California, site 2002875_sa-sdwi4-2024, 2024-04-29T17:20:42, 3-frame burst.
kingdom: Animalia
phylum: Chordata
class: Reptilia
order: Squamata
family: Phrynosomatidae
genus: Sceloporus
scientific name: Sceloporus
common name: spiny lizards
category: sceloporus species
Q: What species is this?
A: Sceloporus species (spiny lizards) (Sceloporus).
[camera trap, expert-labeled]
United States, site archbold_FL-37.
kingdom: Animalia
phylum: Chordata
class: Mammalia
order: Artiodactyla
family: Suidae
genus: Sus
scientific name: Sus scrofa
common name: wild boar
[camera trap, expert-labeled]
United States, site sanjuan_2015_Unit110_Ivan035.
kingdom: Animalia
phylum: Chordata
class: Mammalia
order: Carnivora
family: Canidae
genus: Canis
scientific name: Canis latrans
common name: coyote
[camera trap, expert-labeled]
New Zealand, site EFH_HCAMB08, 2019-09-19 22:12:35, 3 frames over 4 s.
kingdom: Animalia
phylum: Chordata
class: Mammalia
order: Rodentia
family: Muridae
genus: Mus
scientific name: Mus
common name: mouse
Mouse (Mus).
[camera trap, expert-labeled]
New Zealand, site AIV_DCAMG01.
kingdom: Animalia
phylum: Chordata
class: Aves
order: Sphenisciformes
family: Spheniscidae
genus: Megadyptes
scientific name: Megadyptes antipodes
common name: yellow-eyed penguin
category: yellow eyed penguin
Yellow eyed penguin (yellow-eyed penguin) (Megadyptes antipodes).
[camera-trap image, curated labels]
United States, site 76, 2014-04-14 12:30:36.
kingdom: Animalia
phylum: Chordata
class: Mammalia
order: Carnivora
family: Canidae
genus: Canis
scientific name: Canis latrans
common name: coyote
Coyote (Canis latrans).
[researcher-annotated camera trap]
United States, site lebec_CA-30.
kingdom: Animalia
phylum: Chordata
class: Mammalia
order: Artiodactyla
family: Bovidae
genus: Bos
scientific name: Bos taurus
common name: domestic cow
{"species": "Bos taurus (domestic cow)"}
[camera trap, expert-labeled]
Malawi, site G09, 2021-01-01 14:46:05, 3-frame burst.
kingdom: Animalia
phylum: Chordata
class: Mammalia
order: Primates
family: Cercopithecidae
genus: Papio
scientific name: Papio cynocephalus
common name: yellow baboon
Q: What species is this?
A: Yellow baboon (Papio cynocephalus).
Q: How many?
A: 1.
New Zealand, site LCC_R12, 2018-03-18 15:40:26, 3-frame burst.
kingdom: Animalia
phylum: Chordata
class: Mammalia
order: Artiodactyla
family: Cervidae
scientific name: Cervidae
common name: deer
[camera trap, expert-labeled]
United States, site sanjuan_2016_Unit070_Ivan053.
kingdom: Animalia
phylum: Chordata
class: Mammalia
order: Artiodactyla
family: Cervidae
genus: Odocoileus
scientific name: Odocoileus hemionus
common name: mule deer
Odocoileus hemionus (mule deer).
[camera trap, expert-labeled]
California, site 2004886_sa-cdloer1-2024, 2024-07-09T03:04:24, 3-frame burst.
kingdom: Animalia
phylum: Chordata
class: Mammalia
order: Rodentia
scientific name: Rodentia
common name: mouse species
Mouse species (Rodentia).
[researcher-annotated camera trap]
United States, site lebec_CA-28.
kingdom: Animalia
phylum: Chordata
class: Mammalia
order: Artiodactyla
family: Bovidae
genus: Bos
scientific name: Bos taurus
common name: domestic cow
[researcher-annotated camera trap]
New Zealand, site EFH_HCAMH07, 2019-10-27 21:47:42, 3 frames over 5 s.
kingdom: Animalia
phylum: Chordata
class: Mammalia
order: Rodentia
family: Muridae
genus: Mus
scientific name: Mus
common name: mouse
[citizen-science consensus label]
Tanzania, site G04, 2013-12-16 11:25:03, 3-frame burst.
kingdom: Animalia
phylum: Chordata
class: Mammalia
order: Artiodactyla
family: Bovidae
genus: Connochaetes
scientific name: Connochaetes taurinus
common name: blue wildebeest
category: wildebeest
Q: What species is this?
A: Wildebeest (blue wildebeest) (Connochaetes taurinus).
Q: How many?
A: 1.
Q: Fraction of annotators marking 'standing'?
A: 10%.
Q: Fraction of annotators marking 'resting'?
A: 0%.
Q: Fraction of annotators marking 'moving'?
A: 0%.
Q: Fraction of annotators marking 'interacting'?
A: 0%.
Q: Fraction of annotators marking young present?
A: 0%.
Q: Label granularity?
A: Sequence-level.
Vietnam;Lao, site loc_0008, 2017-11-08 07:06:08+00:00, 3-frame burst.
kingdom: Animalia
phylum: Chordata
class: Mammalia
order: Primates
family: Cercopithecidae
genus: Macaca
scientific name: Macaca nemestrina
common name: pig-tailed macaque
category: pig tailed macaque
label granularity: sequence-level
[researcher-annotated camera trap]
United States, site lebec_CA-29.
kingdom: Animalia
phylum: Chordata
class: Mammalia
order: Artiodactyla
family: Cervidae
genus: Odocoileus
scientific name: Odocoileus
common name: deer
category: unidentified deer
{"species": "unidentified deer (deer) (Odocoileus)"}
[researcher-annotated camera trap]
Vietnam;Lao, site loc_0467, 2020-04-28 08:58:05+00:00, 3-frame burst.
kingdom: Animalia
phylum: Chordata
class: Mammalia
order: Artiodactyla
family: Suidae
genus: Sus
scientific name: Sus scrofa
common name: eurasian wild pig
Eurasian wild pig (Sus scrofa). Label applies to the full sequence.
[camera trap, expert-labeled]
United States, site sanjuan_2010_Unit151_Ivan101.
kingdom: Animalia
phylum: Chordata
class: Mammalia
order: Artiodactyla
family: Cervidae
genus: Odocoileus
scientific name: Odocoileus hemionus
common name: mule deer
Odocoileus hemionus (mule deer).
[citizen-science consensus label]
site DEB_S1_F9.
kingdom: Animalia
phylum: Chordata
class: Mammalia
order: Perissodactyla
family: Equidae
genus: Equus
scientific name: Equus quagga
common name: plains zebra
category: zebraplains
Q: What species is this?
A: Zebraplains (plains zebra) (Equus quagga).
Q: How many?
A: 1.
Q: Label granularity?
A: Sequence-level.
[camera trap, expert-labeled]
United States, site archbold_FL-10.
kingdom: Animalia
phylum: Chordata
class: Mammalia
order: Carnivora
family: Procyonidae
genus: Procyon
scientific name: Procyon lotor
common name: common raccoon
################
▸ Aim of the task: The response has to contain every record shown above, unaltered and complete.

▸ Answer box:
California, site 2002875_sa-sdwi4-2024, 2024-04-29T17:20:42, 3-frame burst.
kingdom: Animalia
phylum: Chordata
class: Reptilia
order: Squamata
family: Phrynosomatidae
genus: Sceloporus
scientific name: Sceloporus
common name: spiny lizards
category: sceloporus species
Q: What species is this?
A: Sceloporus species (spiny lizards) (Sceloporus).
[camera trap, expert-labeled]
United States, site archbold_FL-37.
kingdom: Animalia
phylum: Chordata
class: Mammalia
order: Artiodactyla
family: Suidae
genus: Sus
scientific name: Sus scrofa
common name: wild boar
[camera trap, expert-labeled]
United States, site sanjuan_2015_Unit110_Ivan035.
kingdom: Animalia
phylum: Chordata
class: Mammalia
order: Carnivora
family: Canidae
genus: Canis
scientific name: Canis latrans
common name: coyote
[camera trap, expert-labeled]
New Zealand, site EFH_HCAMB08, 2019-09-19 22:12:35, 3 frames over 4 s.
kingdom: Animalia
phylum: Chordata
class: Mammalia
order: Rodentia
family: Muridae
genus: Mus
scientific name: Mus
common name: mouse
Mouse (Mus).
[camera trap, expert-labeled]
New Zealand, site AIV_DCAMG01.
kingdom: Animalia
phylum: Chordata
class: Aves
order: Sphenisciformes
family: Spheniscidae
genus: Megadyptes
scientific name: Megadyptes antipodes
common name: yellow-eyed penguin
category: yellow eyed penguin
Yellow eyed penguin (yellow-eyed penguin) (Megadyptes antipodes).
[camera-trap image, curated labels]
United States, site 76, 2014-04-14 12:30:36.
kingdom: Animalia
phylum: Chordata
class: Mammalia
order: Carnivora
family: Canidae
genus: Canis
scientific name: Canis latrans
common name: coyote
Coyote (Canis latrans).
[researcher-annotated camera trap]
United States, site lebec_CA-30.
kingdom: Animalia
phylum: Chordata
class: Mammalia
order: Artiodactyla
family: Bovidae
genus: Bos
scientific name: Bos taurus
common name: domestic cow
{"species": "Bos taurus (domestic cow)"}
[camera trap, expert-labeled]
Malawi, site G09, 2021-01-01 14:46:05, 3-frame burst.
kingdom: Animalia
phylum: Chordata
class: Mammalia
order: Primates
family: Cercopithecidae
genus: Papio
scientific name: Papio cynocephalus
common name: yellow baboon
Q: What species is this?
A: Yellow baboon (Papio cynocephalus).
Q: How many?
A: 1.
New Zealand, site LCC_R12, 2018-03-18 15:40:26, 3-frame burst.
kingdom: Animalia
phylum: Chordata
class: Mammalia
order: Artiodactyla
family: Cervidae
scientific name: Cervidae
common name: deer
[camera trap, expert-labeled]
United States, site sanjuan_2016_Unit070_Ivan053.
kingdom: Animalia
phylum: Chordata
class: Mammalia
order: Artiodactyla
family: Cervidae
genus: Odocoileus
scientific name: Odocoileus hemionus
common name: mule deer
Odocoileus hemionus (mule deer).
[camera trap, expert-labeled]
California, site 2004886_sa-cdloer1-2024, 2024-07-09T03:04:24, 3-frame burst.
kingdom: Animalia
phylum: Chordata
class: Mammalia
order: Rodentia
scientific name: Rodentia
common name: mouse species
Mouse species (Rodentia).
[researcher-annotated camera trap]
United States, site lebec_CA-28.
kingdom: Animalia
phylum: Chordata
class: Mammalia
order: Artiodactyla
family: Bovidae
genus: Bos
scientific name: Bos taurus
common name: domestic cow
[researcher-annotated camera trap]
New Zealand, site EFH_HCAMH07, 2019-10-27 21:47:42, 3 frames over 5 s.
kingdom: Animalia
phylum: Chordata
class: Mammalia
order: Rodentia
family: Muridae
genus: Mus
scientific name: Mus
common name: mouse
[citizen-science consensus label]
Tanzania, site G04, 2013-12-16 11:25:03, 3-frame burst.
kingdom: Animalia
phylum: Chordata
class: Mammalia
order: Artiodactyla
family: Bovidae
genus: Connochaetes
scientific name: Connochaetes taurinus
common name: blue wildebeest
category: wildebeest
Q: What species is this?
A: Wildebeest (blue wildebeest) (Connochaetes taurinus).
Q: How many?
A: 1.
Q: Fraction of annotators marking 'standing'?
A: 10%.
Q: Fraction of annotators marking 'resting'?
A: 0%.
Q: Fraction of annotators marking 'moving'?
A: 0%.
Q: Fraction of annotators marking 'interacting'?
A: 0%.
Q: Fraction of annotators marking young present?
A: 0%.
Q: Label granularity?
A: Sequence-level.
Vietnam;Lao, site loc_0008, 2017-11-08 07:06:08+00:00, 3-frame burst.
kingdom: Animalia
phylum: Chordata
class: Mammalia
order: Primates
family: Cercopithecidae
genus: Macaca
scientific name: Macaca nemestrina
common name: pig-tailed macaque
category: pig tailed macaque
label granularity: sequence-level
[researcher-annotated camera trap]
United States, site lebec_CA-29.
kingdom: Animalia
phylum: Chordata
class: Mammalia
order: Artiodactyla
family: Cervidae
genus: Odocoileus
scientific name: Odocoileus
common name: deer
category: unidentified deer
{"species": "unidentified deer (deer) (Odocoileus)"}
[researcher-annotated camera trap]
Vietnam;Lao, site loc_0467, 2020-04-28 08:58:05+00:00, 3-frame burst.
kingdom: Animalia
phylum: Chordata
class: Mammalia
order: Artiodactyla
family: Suidae
genus: Sus
scientific name: Sus scrofa
common name: eurasian wild pig
Eurasian wild pig (Sus scrofa). Label applies to the full sequence.
[camera trap, expert-labeled]
United States, site sanjuan_2010_Unit151_Ivan101.
kingdom: Animalia
phylum: Chordata
class: Mammalia
order: Artiodactyla
family: Cervidae
genus: Odocoileus
scientific name: Odocoileus hemionus
common name: mule deer
Odocoileus hemionus (mule deer).
[citizen-science consensus label]
site DEB_S1_F9.
kingdom: Animalia
phylum: Chordata
class: Mammalia
order: Perissodactyla
family: Equidae
genus: Equus
scientific name: Equus quagga
common name: plains zebra
category: zebraplains
Q: What species is this?
A: Zebraplains (plains zebra) (Equus quagga).
Q: How many?
A: 1.
Q: Label granularity?
A: Sequence-level.
[camera trap, expert-labeled]
United States, site archbold_FL-10.
kingdom: Animalia
phylum: Chordata
class: Mammalia
order: Carnivora
family: Procyonidae
genus: Procyon
scientific name: Procyon lotor
common name: common raccoon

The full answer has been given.